Wird der Spiegel verschoben, kommt es zu einer periodischen Modulation (Interferenz) der Summe des ausgesandten bzw. reflektierten Strahls. Der Laser durchläuft während des Verschiebens um ½-Länge Lichtwelle exakt eine Periode. Wenn man die Durchgänge mitzählt und anschließend mit der Lichtwellenlänge multipliziert, bekommt man die gesuchte Distanz. Wird das Signal präzise ausgewertet, können detailgetreue Genauigkeiten von ca. 1/100 Wellenlängen erreicht werden, was bei optisch erkennbarem Licht wenigen Nanometern entspricht.

Bei der Lasertriangulation mit projiziert man auf das Messeobjekt einen Laserstrahl und beobachtet das Objekt mit der Kamera einer CCD Zeile oder einer ortsauflösenden Fotodiode, die sich neben dem Sensor befindet. Wenn sich die Entfernung des Messeobjektes zum Sensor verringert, changiert auch der Winkel unter jenem man den Lichtpunkt beobachtet, somit wird die Position des Bildes auf dem Fotoempfänger ebenfalls verändert. Man kann dann mittels der Positionsänderung unter Zuhilfenahme der Winkelfunktionen die Entfernung des Objektes vom Laserprojektor berechnen.

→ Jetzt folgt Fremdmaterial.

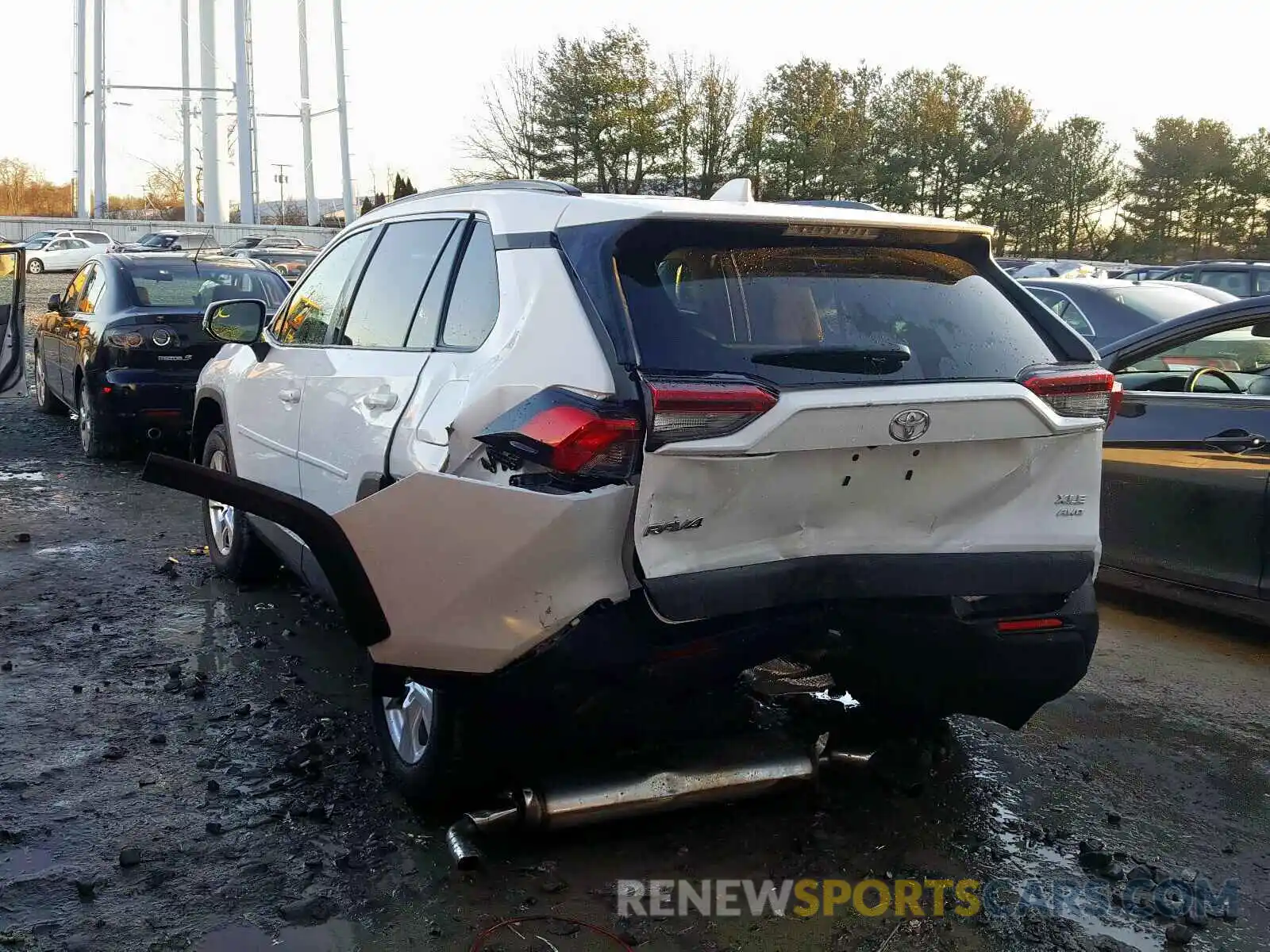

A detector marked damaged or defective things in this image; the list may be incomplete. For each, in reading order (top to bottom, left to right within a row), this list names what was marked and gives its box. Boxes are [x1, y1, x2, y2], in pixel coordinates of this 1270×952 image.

broken tail light [473, 386, 641, 479]
broken tail light [641, 374, 778, 451]
broken tail light [1022, 365, 1124, 425]
damaged toyota rav4 [141, 178, 1111, 803]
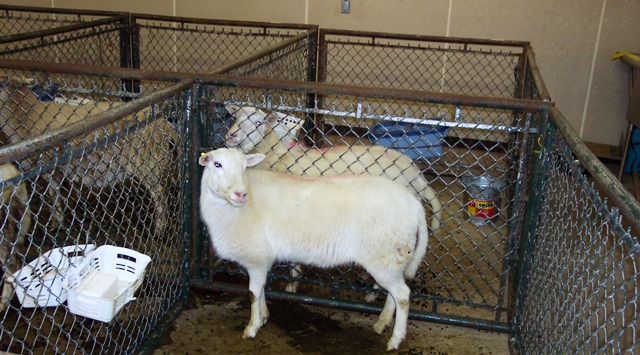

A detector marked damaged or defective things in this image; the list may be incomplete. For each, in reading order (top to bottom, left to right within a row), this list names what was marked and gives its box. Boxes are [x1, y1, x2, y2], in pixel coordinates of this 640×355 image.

rusty metal bar [0, 14, 127, 43]
rusty metal bar [202, 29, 318, 76]
rusty metal bar [0, 78, 192, 165]
rusty metal bar [548, 107, 640, 232]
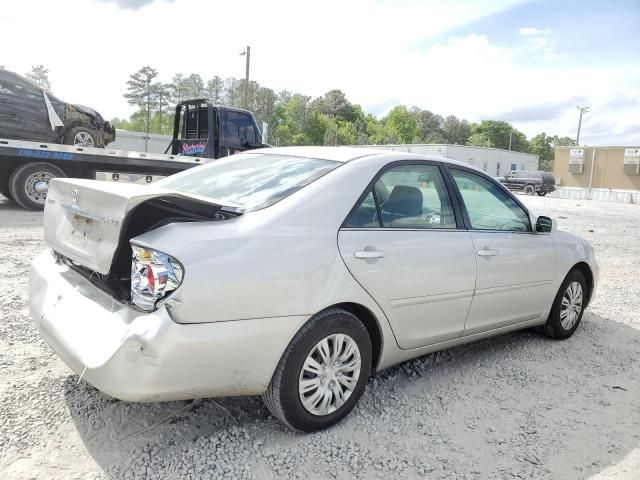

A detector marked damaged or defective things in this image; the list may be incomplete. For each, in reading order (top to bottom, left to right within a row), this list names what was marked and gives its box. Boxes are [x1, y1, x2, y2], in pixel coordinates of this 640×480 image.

wrecked black car [0, 68, 114, 148]
broken tail light [131, 244, 184, 312]
damaged white sedan [31, 146, 600, 432]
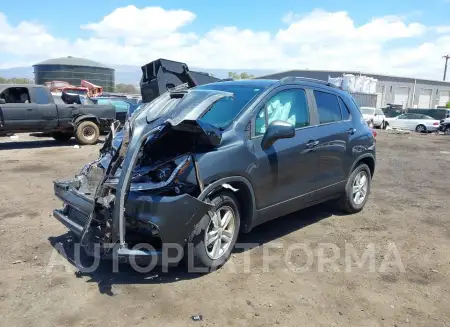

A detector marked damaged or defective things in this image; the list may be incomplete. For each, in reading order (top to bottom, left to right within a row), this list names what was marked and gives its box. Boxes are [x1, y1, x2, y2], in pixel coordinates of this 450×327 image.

Unter dem Strich zeigt ein Laser-Entfernungsmesser seinem Nutzer genauestens an, wie weit er von seinem Ziel entfernt steht. Die schafft beispielsweise der Laser-Entfernungsmesser PCE-LRF 600, der über einen augensicheren Laser mit sechsfacher Vergrößerung verfügt. Damit kann der Anwender beispielsweise die Entfernung eines Gebäudes bis auf maximal 1 m genau kalkulieren. High Ende Technologie, die in allen Belangen höchsten Qualitätsansprüchen genügt, ist im Laser-Entfernungsmesser PCE-LRF 600 vorhanden. Auf die Bedürfnisse und Wünsche des Anwenders sind die Bedienung und das Design perfekt abgestimmt. Damit ein verwacklungsfreieres Messen mit der dafür benötigten Bildruhe erreicht werden kann, wird der Laser-Entfernungsmesser nicht wie ein Fernglas mit beiden Händen fixiert, denn der Laser Entfernungsmesser ist für die Bedienung mit nur einer Hand konzipiert.

Der kleine Laser-Entfernungsmesser für die Hemdtasche

Bei Distanzen, die geringer sind als 6 m, können mit dem Laser-Entfernungsmesser PCE-LRF 600 besonders schnelle Messergebnisse in die Tat umgesetzt werden. Kinderleicht und bequem gestaltet sich dabei die Handhabung des Laser-Entfernungsmesser PCE-LRF 600. Das Gerät wiegt lediglich 165 g, weshalb sich der Laser-Entfernungsmesser besonders kompakt darstellt und deshalb ein optimaler Begleiter ist, schließlich passt der Laser-Entfernungsmesser sogar in jede Hemdtasche.